Construct calibration curves for NDMA and NDEA by plotting the ratio of response factor (NDMA or NDEA peak area divided by internal standard peak area) against standard concentration (µg/mL). Using the slopes and intercepts of the calibration curves, determine the content of NDMA and NDEA in each sample using the following equations.

For finished product:

The results, in ppm relative to the declared amount of sartan drug substance in the product, are given by:

Equation 1

equation 1

Where,

y =
ratio of peak area of NDMA or NDEA to peak area of NDMA-d6
b =
intercept of the linear curve
m =
slope of the linear curve
Wtspl =
sample weight (g)
AVGwt =
average tablet weight (g)
LC =
label claim of sample (g)
V =
5 mL (volume)
Text description

Parts per million equals y minus b over m, which is the difference between the ratio of the peak area of the impurity to peak area of internal standard minus the intercept of the linear curve over the slope of the linear curve. This value is multiplied by average tablet weight, then multiplied by the volume, divided by the sample weight and then divided by the label claim of the sample.

For drug substance:

The results, in ppm relative to the drug substance being tested, are given by:

Equation 2

equation 2

Where,

y =
Ratio of Peak Area of NDMA or NDEA to Peak Area of NDMA-d6
b =
intercept of the linear curve
m =
slope of the linear curve
Wtspl =
sample weight (g)
V =
5 mL (volume)
Text Description

Parts per million equals y minus b over m, which is the difference between the ratio of the peak area of the impurity to peak area of internal standard minus the intercept of the linear curve over the slope of the linear curve. This value is multiplied by the volume and then divided by the weight of the sample.

8. LOD and LOQ results

LOD/LOQ can be calculated using the S/N of the spiked sample solution (spiked with STD-3 at 1:1).

Theoretical LOD/LOQ:

If no spiked results are available, the theoretical LODs and LOQs can be calculated by using the S/N of STD-1 (NDMA: 0.002 µg/mL; NDEA 0.001 µg/mL).

For reference, the theoretical LOD/LOQ results at Health Canada are as follows:

Table 3. S/N of NDMA and NDEA of STD-1
Drug substance conc. µg/mL NDMA NDEA
µg/mL S/N LOD (calc.) ppm LOQ (calc.) ppm µg/mL S/N LOD (calc.) ppm LOQ (calc.) ppm
50 0.002 74 0.002 0.0054 0.001 55 0.002 0.0073

9. Sample Chromatograms

Figure 1

Figure 1

Text description

The figure shows chromatograms of a sample showing typical peaks for NDMA and NDEA. The chromatograms are arranged in 4 rows.

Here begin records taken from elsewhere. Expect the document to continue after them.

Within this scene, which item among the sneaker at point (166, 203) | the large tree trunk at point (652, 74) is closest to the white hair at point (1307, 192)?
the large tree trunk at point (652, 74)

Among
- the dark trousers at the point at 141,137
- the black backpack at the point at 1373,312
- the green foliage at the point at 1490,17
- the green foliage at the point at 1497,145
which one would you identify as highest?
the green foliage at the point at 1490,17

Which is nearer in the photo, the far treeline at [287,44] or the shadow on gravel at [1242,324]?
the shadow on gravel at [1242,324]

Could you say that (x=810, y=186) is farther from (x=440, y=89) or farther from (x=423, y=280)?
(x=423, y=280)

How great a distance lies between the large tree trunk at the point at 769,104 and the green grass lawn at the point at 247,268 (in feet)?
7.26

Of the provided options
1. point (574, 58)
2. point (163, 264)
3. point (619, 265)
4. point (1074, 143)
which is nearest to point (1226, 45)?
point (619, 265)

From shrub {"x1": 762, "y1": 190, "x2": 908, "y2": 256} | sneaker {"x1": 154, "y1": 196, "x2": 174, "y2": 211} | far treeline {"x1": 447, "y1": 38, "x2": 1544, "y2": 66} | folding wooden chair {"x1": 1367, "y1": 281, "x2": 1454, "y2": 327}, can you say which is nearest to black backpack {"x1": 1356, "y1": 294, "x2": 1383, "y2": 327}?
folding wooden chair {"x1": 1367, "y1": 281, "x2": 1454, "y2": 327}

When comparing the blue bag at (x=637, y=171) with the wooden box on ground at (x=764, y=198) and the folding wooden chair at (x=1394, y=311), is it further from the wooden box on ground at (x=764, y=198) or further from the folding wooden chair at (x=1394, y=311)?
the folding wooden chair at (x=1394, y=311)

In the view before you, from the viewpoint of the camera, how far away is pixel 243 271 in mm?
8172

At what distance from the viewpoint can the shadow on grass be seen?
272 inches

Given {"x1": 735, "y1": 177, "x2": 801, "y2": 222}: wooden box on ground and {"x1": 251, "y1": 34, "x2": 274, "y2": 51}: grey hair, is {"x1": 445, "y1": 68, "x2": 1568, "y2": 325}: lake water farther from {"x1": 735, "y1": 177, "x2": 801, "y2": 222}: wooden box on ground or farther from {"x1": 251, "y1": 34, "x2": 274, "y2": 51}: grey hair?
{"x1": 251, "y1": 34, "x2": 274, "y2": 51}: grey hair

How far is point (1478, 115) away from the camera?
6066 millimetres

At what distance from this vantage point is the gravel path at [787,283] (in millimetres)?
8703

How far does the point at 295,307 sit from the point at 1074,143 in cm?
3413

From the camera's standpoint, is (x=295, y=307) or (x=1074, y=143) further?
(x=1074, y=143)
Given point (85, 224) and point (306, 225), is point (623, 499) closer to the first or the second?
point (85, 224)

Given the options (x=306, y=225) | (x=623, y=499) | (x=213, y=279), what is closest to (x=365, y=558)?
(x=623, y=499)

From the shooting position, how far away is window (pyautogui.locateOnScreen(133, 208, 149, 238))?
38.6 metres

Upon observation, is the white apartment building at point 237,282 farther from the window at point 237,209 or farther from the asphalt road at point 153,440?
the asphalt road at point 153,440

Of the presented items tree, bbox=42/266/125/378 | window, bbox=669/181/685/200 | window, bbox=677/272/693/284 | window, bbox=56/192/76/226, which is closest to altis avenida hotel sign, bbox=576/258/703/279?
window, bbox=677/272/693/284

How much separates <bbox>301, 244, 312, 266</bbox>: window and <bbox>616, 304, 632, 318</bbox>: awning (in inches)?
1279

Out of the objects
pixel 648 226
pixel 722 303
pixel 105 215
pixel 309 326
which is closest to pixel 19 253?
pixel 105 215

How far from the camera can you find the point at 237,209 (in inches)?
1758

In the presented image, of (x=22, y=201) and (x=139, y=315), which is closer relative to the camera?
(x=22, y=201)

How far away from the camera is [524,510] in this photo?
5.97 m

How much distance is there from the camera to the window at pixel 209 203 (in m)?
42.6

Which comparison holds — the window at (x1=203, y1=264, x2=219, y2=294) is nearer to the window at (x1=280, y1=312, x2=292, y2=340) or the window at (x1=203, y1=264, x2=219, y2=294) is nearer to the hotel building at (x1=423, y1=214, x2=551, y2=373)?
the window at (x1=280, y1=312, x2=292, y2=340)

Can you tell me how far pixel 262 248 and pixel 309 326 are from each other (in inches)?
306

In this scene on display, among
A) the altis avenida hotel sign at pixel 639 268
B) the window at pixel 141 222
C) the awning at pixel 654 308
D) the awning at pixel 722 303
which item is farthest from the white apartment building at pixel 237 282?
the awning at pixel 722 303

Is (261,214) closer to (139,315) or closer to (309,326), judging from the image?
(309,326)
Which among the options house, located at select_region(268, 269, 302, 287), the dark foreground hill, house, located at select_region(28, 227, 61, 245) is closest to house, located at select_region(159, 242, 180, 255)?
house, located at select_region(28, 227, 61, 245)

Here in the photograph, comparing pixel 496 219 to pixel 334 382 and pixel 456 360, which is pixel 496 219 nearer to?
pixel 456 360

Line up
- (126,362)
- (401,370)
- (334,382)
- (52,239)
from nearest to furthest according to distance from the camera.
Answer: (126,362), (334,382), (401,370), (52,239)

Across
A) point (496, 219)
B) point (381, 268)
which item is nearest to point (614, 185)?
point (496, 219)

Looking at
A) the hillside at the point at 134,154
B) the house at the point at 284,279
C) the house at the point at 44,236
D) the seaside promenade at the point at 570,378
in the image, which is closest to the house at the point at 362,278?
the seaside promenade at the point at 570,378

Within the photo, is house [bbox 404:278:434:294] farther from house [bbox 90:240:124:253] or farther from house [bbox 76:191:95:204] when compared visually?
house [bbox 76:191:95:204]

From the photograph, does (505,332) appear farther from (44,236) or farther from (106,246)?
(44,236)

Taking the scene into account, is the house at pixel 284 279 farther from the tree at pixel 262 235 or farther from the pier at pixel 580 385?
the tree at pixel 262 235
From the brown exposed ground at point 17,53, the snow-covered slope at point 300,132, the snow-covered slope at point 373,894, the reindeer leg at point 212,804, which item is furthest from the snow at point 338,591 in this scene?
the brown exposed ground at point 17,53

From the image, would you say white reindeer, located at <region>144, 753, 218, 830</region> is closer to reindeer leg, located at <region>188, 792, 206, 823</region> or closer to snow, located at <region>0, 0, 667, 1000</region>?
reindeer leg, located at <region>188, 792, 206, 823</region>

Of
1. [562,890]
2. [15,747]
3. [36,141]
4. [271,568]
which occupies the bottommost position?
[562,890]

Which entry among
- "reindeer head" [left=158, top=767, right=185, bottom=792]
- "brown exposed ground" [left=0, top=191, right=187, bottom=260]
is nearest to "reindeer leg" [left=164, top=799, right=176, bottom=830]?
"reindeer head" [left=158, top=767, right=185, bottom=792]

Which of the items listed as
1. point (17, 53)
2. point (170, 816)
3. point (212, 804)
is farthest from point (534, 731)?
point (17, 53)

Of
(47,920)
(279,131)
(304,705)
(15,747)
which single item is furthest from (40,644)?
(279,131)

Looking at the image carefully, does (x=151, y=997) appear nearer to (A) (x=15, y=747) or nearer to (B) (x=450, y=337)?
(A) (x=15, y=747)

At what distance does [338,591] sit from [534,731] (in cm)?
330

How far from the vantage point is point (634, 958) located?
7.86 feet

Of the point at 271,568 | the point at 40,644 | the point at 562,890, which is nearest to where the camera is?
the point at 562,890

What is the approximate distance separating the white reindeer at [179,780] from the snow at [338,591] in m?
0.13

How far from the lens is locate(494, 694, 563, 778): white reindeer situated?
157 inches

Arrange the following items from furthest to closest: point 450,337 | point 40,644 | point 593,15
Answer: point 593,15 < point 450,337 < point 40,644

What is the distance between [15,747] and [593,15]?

  • The first row shows the Total Ion Current chromatogram from 6.0 to 15.0 minutes. There is a large peak at 8.5 minutes (labelled "matrix") and smaller peaks at 7.7 minutes (NDMA, NDMA-d6) and 12.6 minutes (NDEA).
  • The second row shows a Multiple Reaction Monitoring chromatogram (m/z 80.0 → 50.0) with a single peak at 7.735 minutes for the NDMA-d6 internal standard.
  • The third row shows two Multiple Reaction Monitoring chromatograms (m/z 74.0 → 44.0 and m/z 74.0 → 42.0) each with a single peak at 7.787 minutes for NDMA.
  • The fourth row shows two Multiple Reaction Monitoring chromatograms (m/z 102.0 → 85.0 and m/z 102.0 → 44.0) each with a single peak at 12.561 minutes for NDEA.

Figure 2. Chromatogram of STD-1

Figure 2

Text description

The figure shows chromatograms of the STD-1 standard solution. The chromatograms are arranged in 4 rows.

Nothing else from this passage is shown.